I left Appalachia from the Inside: Celebrating Kentucky’s Appalachian Art and Culture contemplating the inevitability of change. Underlying the exhibit is a wary hopefulness, a weariness springing from a regional history of imposed solutions and simplistic portrayals. But the exhibit also offers tools to navigate that change. Savoring everyday moments of connection. Creating beautiful and whimsical art.

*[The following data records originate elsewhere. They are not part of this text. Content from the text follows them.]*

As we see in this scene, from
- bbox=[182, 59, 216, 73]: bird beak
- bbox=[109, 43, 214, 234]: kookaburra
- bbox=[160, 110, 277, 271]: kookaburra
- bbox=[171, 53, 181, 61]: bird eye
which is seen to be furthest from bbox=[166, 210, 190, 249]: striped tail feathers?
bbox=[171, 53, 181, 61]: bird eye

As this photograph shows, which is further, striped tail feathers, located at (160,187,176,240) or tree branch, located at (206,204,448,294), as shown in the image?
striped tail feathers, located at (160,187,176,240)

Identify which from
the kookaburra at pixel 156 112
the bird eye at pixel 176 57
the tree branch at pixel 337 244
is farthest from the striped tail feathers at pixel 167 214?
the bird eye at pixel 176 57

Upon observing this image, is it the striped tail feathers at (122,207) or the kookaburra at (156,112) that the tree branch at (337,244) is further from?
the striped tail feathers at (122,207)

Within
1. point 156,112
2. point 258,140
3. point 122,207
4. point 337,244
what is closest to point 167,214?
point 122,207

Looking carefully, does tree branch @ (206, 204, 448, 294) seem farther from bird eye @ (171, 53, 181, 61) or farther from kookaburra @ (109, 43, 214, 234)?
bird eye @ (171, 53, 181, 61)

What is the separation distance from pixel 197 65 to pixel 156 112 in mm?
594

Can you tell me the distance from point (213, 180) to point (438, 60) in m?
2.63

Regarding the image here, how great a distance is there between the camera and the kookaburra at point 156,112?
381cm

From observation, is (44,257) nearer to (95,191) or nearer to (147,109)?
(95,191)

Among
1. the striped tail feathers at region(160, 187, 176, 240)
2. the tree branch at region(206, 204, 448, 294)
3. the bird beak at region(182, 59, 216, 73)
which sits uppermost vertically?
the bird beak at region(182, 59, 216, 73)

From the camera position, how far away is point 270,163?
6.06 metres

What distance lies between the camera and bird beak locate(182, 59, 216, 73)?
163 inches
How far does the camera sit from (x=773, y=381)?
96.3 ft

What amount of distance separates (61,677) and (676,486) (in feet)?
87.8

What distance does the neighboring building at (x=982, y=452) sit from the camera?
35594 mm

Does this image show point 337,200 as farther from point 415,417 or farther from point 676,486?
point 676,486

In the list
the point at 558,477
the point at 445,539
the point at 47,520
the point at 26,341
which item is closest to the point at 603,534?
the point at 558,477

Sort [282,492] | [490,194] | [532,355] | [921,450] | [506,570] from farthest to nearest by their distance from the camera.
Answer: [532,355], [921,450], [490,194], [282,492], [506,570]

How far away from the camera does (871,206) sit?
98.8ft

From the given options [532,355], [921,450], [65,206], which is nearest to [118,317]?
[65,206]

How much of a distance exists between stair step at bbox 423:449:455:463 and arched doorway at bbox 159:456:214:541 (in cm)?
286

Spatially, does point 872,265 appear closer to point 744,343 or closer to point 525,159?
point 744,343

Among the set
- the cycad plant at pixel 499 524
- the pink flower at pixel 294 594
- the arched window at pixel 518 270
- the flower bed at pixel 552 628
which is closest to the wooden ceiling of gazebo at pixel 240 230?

And, as demonstrated by the Jack-Tales presented by Maurice Manning and Sue Massek on my visit, the ability to laugh at ourselves.
Appalachia From the Inside: Celebrating Kentucky’s Appalachian Art and Culture runs January 13 to March 16, 2022, at Art Center of the Bluegrass, located at 401 W. Main Street in Danville, Kentucky. There are a number of opportunities to engage further with the exhibits, including craft workshops, music performances, and weekly luncheon presentations, most notably author Silas House on February 16.
Top image: Mark Anthony Mulligan. “Competition! Everyone Has It! Will You Stay in Business or Closed Down?” 2002, mixed media. A two-dimensional work on paper showing a busy street with various businesses framed in a black frame. Image courtesy of the Art Center of the Bluegrass.